Lab 6: Sampling distributions and the Central Limit Theorem


In this lab, you will explore the Central Limit Theorem, a result in probability theory that is that basis for most of the statistical inference techniques that we will study. The Central Limit Theorem states that if n is large and X1, X2, ..., Xn are independent and identically distributed (i.i.d.) random variables with expected value μ and standard deviation σ, then the distribution of the mean of these random variables has approximately a normal distribution, with mean μ and standard deviation σ/n1/2. You will observe the Central Limit Theorem both by simulating random variables and by taking a sample from a real population.

You should also gain experience in this lab in understanding when you should expect distributions to be normal. We have seen that individual observations could have many different distributions (such as binomial, geometric, Poisson, exponential, uniform, or normal). Only averages (and therefore sums) of large numbers of observations are guaranteed to be approximately normal because of the Central Limit Theorem.

Begin this lab by opening up a blank MINITAB worksheet. You will not look at data until a bit later on.

Normal Probability Plots

Normal probability plots are useful for determining whether a distribution is approximately normal. To see how they work, first take a sample of size 100 from a normal distribution by going to Calc --> Random Data --> Normal. Generate 100 rows of data and store the results in, say, C1. Make a histogram, and you should see approximately a bell-shaped curve, although it will not be perfectly bell-shaped because it is a relatively small sample. If you wish, you can get a normal curve superimposed on your histogram by drawing a histogram "With Fit" rather than a "Simple" histogram.

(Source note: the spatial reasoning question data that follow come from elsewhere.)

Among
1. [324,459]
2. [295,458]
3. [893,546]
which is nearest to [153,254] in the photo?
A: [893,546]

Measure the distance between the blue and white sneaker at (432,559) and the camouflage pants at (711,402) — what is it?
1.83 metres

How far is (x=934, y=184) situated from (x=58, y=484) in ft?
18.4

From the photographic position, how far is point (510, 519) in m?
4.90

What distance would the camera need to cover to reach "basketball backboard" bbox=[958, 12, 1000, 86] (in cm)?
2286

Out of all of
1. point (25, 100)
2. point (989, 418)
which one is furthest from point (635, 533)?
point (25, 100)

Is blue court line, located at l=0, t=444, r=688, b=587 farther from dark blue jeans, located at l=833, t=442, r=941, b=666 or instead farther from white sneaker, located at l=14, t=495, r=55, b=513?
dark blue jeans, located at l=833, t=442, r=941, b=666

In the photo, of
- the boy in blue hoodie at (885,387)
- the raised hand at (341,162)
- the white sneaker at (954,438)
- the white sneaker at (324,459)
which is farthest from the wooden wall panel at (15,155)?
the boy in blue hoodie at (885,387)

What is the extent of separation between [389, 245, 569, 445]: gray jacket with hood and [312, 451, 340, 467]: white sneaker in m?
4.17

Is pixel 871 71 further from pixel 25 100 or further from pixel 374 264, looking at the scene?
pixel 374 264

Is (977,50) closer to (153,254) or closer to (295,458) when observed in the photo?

Now make a normal probability plot. Go to Graph --> Probability Plot , then click "OK" and select the appropriate variable to graph. There will be a point on the graph for each of the 100 simulated values. The x-coordinate of the point is the value itself. The y-coordinate is the percentile (which will be, say, 30 if 30 percent of the 100 numbers are below the number in question), but plotted on a scale so that the graph should look like a straight line if the data come from a normal distribution. Next try simulating 100 values from the exponential distribution by going Calc --> Random Data --> Exponential. Again make a histogram and a normal probability plot. This time the histogram should not look bell-shaped, and the normal probability plot should not look straight. Try the same think for a uniform distribution, from which you can simulate using Calc --> Random Data --> Uniform. Finally, to see how things look when the data are closer to normal but not quite normal, simulate 500 values from the gamma distribution (don't worry that you don't know exactly what this is) by going to Calc --> Random Data --> Gamma. Enter 7 for the shape parameter and 1 for the scale parameter. Then plot a histogram (you should see a little skewness) and a normal probability plot. The curvature in the normal probability plot will likely be rather apparent, perhaps easier to see than the skewness in the histogram.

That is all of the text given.